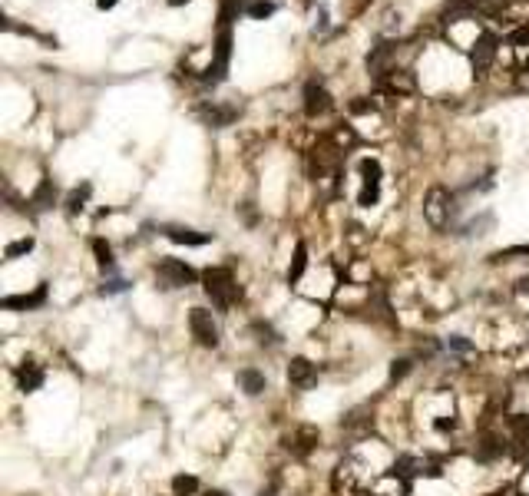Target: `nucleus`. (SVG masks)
Segmentation results:
<instances>
[{"mask_svg":"<svg viewBox=\"0 0 529 496\" xmlns=\"http://www.w3.org/2000/svg\"><path fill=\"white\" fill-rule=\"evenodd\" d=\"M447 347H454V351H460V354H467V351H473V345H470L467 338H460V334H454V338L447 341Z\"/></svg>","mask_w":529,"mask_h":496,"instance_id":"obj_30","label":"nucleus"},{"mask_svg":"<svg viewBox=\"0 0 529 496\" xmlns=\"http://www.w3.org/2000/svg\"><path fill=\"white\" fill-rule=\"evenodd\" d=\"M46 301V285H40L33 295H10V298H3V308H40Z\"/></svg>","mask_w":529,"mask_h":496,"instance_id":"obj_17","label":"nucleus"},{"mask_svg":"<svg viewBox=\"0 0 529 496\" xmlns=\"http://www.w3.org/2000/svg\"><path fill=\"white\" fill-rule=\"evenodd\" d=\"M506 423H510V434H513L516 453H523L529 447V417H526V414H513Z\"/></svg>","mask_w":529,"mask_h":496,"instance_id":"obj_15","label":"nucleus"},{"mask_svg":"<svg viewBox=\"0 0 529 496\" xmlns=\"http://www.w3.org/2000/svg\"><path fill=\"white\" fill-rule=\"evenodd\" d=\"M503 450H506V443H503L499 437H483V443L476 447V457H480L483 463H490V460L503 457Z\"/></svg>","mask_w":529,"mask_h":496,"instance_id":"obj_19","label":"nucleus"},{"mask_svg":"<svg viewBox=\"0 0 529 496\" xmlns=\"http://www.w3.org/2000/svg\"><path fill=\"white\" fill-rule=\"evenodd\" d=\"M499 53V37L496 33H480V40L473 44V70L476 73H486L490 66H493V60H496Z\"/></svg>","mask_w":529,"mask_h":496,"instance_id":"obj_8","label":"nucleus"},{"mask_svg":"<svg viewBox=\"0 0 529 496\" xmlns=\"http://www.w3.org/2000/svg\"><path fill=\"white\" fill-rule=\"evenodd\" d=\"M308 268V248H304V241H298V248H295V261H291V268H288V282H298Z\"/></svg>","mask_w":529,"mask_h":496,"instance_id":"obj_22","label":"nucleus"},{"mask_svg":"<svg viewBox=\"0 0 529 496\" xmlns=\"http://www.w3.org/2000/svg\"><path fill=\"white\" fill-rule=\"evenodd\" d=\"M90 192H93V185H90V182L76 185L73 192L66 196V212H80V209H83V205H86V199H90Z\"/></svg>","mask_w":529,"mask_h":496,"instance_id":"obj_23","label":"nucleus"},{"mask_svg":"<svg viewBox=\"0 0 529 496\" xmlns=\"http://www.w3.org/2000/svg\"><path fill=\"white\" fill-rule=\"evenodd\" d=\"M393 57H397V44H391V40H380L371 53H367V73H374L380 80L384 73H391L393 66Z\"/></svg>","mask_w":529,"mask_h":496,"instance_id":"obj_9","label":"nucleus"},{"mask_svg":"<svg viewBox=\"0 0 529 496\" xmlns=\"http://www.w3.org/2000/svg\"><path fill=\"white\" fill-rule=\"evenodd\" d=\"M17 384H20V391H40L44 387V367L33 361V358H27V361H20V367H17Z\"/></svg>","mask_w":529,"mask_h":496,"instance_id":"obj_13","label":"nucleus"},{"mask_svg":"<svg viewBox=\"0 0 529 496\" xmlns=\"http://www.w3.org/2000/svg\"><path fill=\"white\" fill-rule=\"evenodd\" d=\"M189 331H192L196 345L219 347V321L212 318V311H205V308H192V311H189Z\"/></svg>","mask_w":529,"mask_h":496,"instance_id":"obj_4","label":"nucleus"},{"mask_svg":"<svg viewBox=\"0 0 529 496\" xmlns=\"http://www.w3.org/2000/svg\"><path fill=\"white\" fill-rule=\"evenodd\" d=\"M156 278L163 282V288H185L198 278V271L192 268V265L179 261V258H163V261L156 265Z\"/></svg>","mask_w":529,"mask_h":496,"instance_id":"obj_3","label":"nucleus"},{"mask_svg":"<svg viewBox=\"0 0 529 496\" xmlns=\"http://www.w3.org/2000/svg\"><path fill=\"white\" fill-rule=\"evenodd\" d=\"M417 466H420V460H414V457H400V460L393 463V470L404 473V477H410V473H417Z\"/></svg>","mask_w":529,"mask_h":496,"instance_id":"obj_28","label":"nucleus"},{"mask_svg":"<svg viewBox=\"0 0 529 496\" xmlns=\"http://www.w3.org/2000/svg\"><path fill=\"white\" fill-rule=\"evenodd\" d=\"M331 109V93L324 90L321 80H308L304 83V113L315 120V116H324Z\"/></svg>","mask_w":529,"mask_h":496,"instance_id":"obj_7","label":"nucleus"},{"mask_svg":"<svg viewBox=\"0 0 529 496\" xmlns=\"http://www.w3.org/2000/svg\"><path fill=\"white\" fill-rule=\"evenodd\" d=\"M261 496H272V493H261Z\"/></svg>","mask_w":529,"mask_h":496,"instance_id":"obj_35","label":"nucleus"},{"mask_svg":"<svg viewBox=\"0 0 529 496\" xmlns=\"http://www.w3.org/2000/svg\"><path fill=\"white\" fill-rule=\"evenodd\" d=\"M122 288H126V282H122V278H113V282H106L103 285V295H116Z\"/></svg>","mask_w":529,"mask_h":496,"instance_id":"obj_31","label":"nucleus"},{"mask_svg":"<svg viewBox=\"0 0 529 496\" xmlns=\"http://www.w3.org/2000/svg\"><path fill=\"white\" fill-rule=\"evenodd\" d=\"M169 241H176V245H205L209 235H202L196 228H185V226H163Z\"/></svg>","mask_w":529,"mask_h":496,"instance_id":"obj_14","label":"nucleus"},{"mask_svg":"<svg viewBox=\"0 0 529 496\" xmlns=\"http://www.w3.org/2000/svg\"><path fill=\"white\" fill-rule=\"evenodd\" d=\"M252 328H255L258 334H261V338H258V345H265V341H268V345H278V338H275V331L268 328V324H261V321H255Z\"/></svg>","mask_w":529,"mask_h":496,"instance_id":"obj_29","label":"nucleus"},{"mask_svg":"<svg viewBox=\"0 0 529 496\" xmlns=\"http://www.w3.org/2000/svg\"><path fill=\"white\" fill-rule=\"evenodd\" d=\"M228 57H232V30L222 27L219 30V40H215V63L202 73V83H212V86L222 83L225 80V70H228Z\"/></svg>","mask_w":529,"mask_h":496,"instance_id":"obj_5","label":"nucleus"},{"mask_svg":"<svg viewBox=\"0 0 529 496\" xmlns=\"http://www.w3.org/2000/svg\"><path fill=\"white\" fill-rule=\"evenodd\" d=\"M450 212H454V196L443 189V185H434L427 199H423V215L434 228H447L450 222Z\"/></svg>","mask_w":529,"mask_h":496,"instance_id":"obj_2","label":"nucleus"},{"mask_svg":"<svg viewBox=\"0 0 529 496\" xmlns=\"http://www.w3.org/2000/svg\"><path fill=\"white\" fill-rule=\"evenodd\" d=\"M96 7L100 10H109V7H116V0H96Z\"/></svg>","mask_w":529,"mask_h":496,"instance_id":"obj_32","label":"nucleus"},{"mask_svg":"<svg viewBox=\"0 0 529 496\" xmlns=\"http://www.w3.org/2000/svg\"><path fill=\"white\" fill-rule=\"evenodd\" d=\"M172 493H176V496L198 493V480L192 477V473H179V477H172Z\"/></svg>","mask_w":529,"mask_h":496,"instance_id":"obj_21","label":"nucleus"},{"mask_svg":"<svg viewBox=\"0 0 529 496\" xmlns=\"http://www.w3.org/2000/svg\"><path fill=\"white\" fill-rule=\"evenodd\" d=\"M93 252H96V261L103 271H113V248L106 245L103 239H93Z\"/></svg>","mask_w":529,"mask_h":496,"instance_id":"obj_24","label":"nucleus"},{"mask_svg":"<svg viewBox=\"0 0 529 496\" xmlns=\"http://www.w3.org/2000/svg\"><path fill=\"white\" fill-rule=\"evenodd\" d=\"M239 387H242L248 397H258V394L265 391V374L255 371V367H242V371H239Z\"/></svg>","mask_w":529,"mask_h":496,"instance_id":"obj_16","label":"nucleus"},{"mask_svg":"<svg viewBox=\"0 0 529 496\" xmlns=\"http://www.w3.org/2000/svg\"><path fill=\"white\" fill-rule=\"evenodd\" d=\"M410 367H414L410 358H397V361L391 364V380H404V377L410 374Z\"/></svg>","mask_w":529,"mask_h":496,"instance_id":"obj_27","label":"nucleus"},{"mask_svg":"<svg viewBox=\"0 0 529 496\" xmlns=\"http://www.w3.org/2000/svg\"><path fill=\"white\" fill-rule=\"evenodd\" d=\"M315 443H317L315 427H301V430L295 434V453H301V457H308V453L315 450Z\"/></svg>","mask_w":529,"mask_h":496,"instance_id":"obj_20","label":"nucleus"},{"mask_svg":"<svg viewBox=\"0 0 529 496\" xmlns=\"http://www.w3.org/2000/svg\"><path fill=\"white\" fill-rule=\"evenodd\" d=\"M205 496H228V493H225V490H209Z\"/></svg>","mask_w":529,"mask_h":496,"instance_id":"obj_34","label":"nucleus"},{"mask_svg":"<svg viewBox=\"0 0 529 496\" xmlns=\"http://www.w3.org/2000/svg\"><path fill=\"white\" fill-rule=\"evenodd\" d=\"M239 116V106H219V103H205L198 106V120L209 122V126H215V129H222V126H228V122Z\"/></svg>","mask_w":529,"mask_h":496,"instance_id":"obj_11","label":"nucleus"},{"mask_svg":"<svg viewBox=\"0 0 529 496\" xmlns=\"http://www.w3.org/2000/svg\"><path fill=\"white\" fill-rule=\"evenodd\" d=\"M275 14V3L272 0H255V3H248V17H255V20H265V17Z\"/></svg>","mask_w":529,"mask_h":496,"instance_id":"obj_25","label":"nucleus"},{"mask_svg":"<svg viewBox=\"0 0 529 496\" xmlns=\"http://www.w3.org/2000/svg\"><path fill=\"white\" fill-rule=\"evenodd\" d=\"M378 83H380V90H387V93H414L417 90V76L410 73V70H397V66H393L391 73L380 76Z\"/></svg>","mask_w":529,"mask_h":496,"instance_id":"obj_12","label":"nucleus"},{"mask_svg":"<svg viewBox=\"0 0 529 496\" xmlns=\"http://www.w3.org/2000/svg\"><path fill=\"white\" fill-rule=\"evenodd\" d=\"M27 252H33V239H20V241H10L3 255H7V258H17V255H27Z\"/></svg>","mask_w":529,"mask_h":496,"instance_id":"obj_26","label":"nucleus"},{"mask_svg":"<svg viewBox=\"0 0 529 496\" xmlns=\"http://www.w3.org/2000/svg\"><path fill=\"white\" fill-rule=\"evenodd\" d=\"M169 7H182V3H189V0H166Z\"/></svg>","mask_w":529,"mask_h":496,"instance_id":"obj_33","label":"nucleus"},{"mask_svg":"<svg viewBox=\"0 0 529 496\" xmlns=\"http://www.w3.org/2000/svg\"><path fill=\"white\" fill-rule=\"evenodd\" d=\"M361 176H364V192H361V199H358V205L371 209V205L380 199V163L378 159H364Z\"/></svg>","mask_w":529,"mask_h":496,"instance_id":"obj_6","label":"nucleus"},{"mask_svg":"<svg viewBox=\"0 0 529 496\" xmlns=\"http://www.w3.org/2000/svg\"><path fill=\"white\" fill-rule=\"evenodd\" d=\"M202 282H205V295L212 298V304L215 308H232L235 304V298L242 295V288L235 285V275L228 268H205L202 271Z\"/></svg>","mask_w":529,"mask_h":496,"instance_id":"obj_1","label":"nucleus"},{"mask_svg":"<svg viewBox=\"0 0 529 496\" xmlns=\"http://www.w3.org/2000/svg\"><path fill=\"white\" fill-rule=\"evenodd\" d=\"M30 202L37 205V209H50V205L57 202V185H53V179H44V182H40Z\"/></svg>","mask_w":529,"mask_h":496,"instance_id":"obj_18","label":"nucleus"},{"mask_svg":"<svg viewBox=\"0 0 529 496\" xmlns=\"http://www.w3.org/2000/svg\"><path fill=\"white\" fill-rule=\"evenodd\" d=\"M288 380L298 387V391H311L317 384V367L308 358H295V361L288 364Z\"/></svg>","mask_w":529,"mask_h":496,"instance_id":"obj_10","label":"nucleus"}]
</instances>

◆ **What you are asked to do**: Write out the records above character for character, beginning at their first line and stopping after the line that contains "<instances>", with both of those lines included. Leave out the pictures.

◆ **Solution below**:
Target: `nucleus`. (SVG masks)
Segmentation results:
<instances>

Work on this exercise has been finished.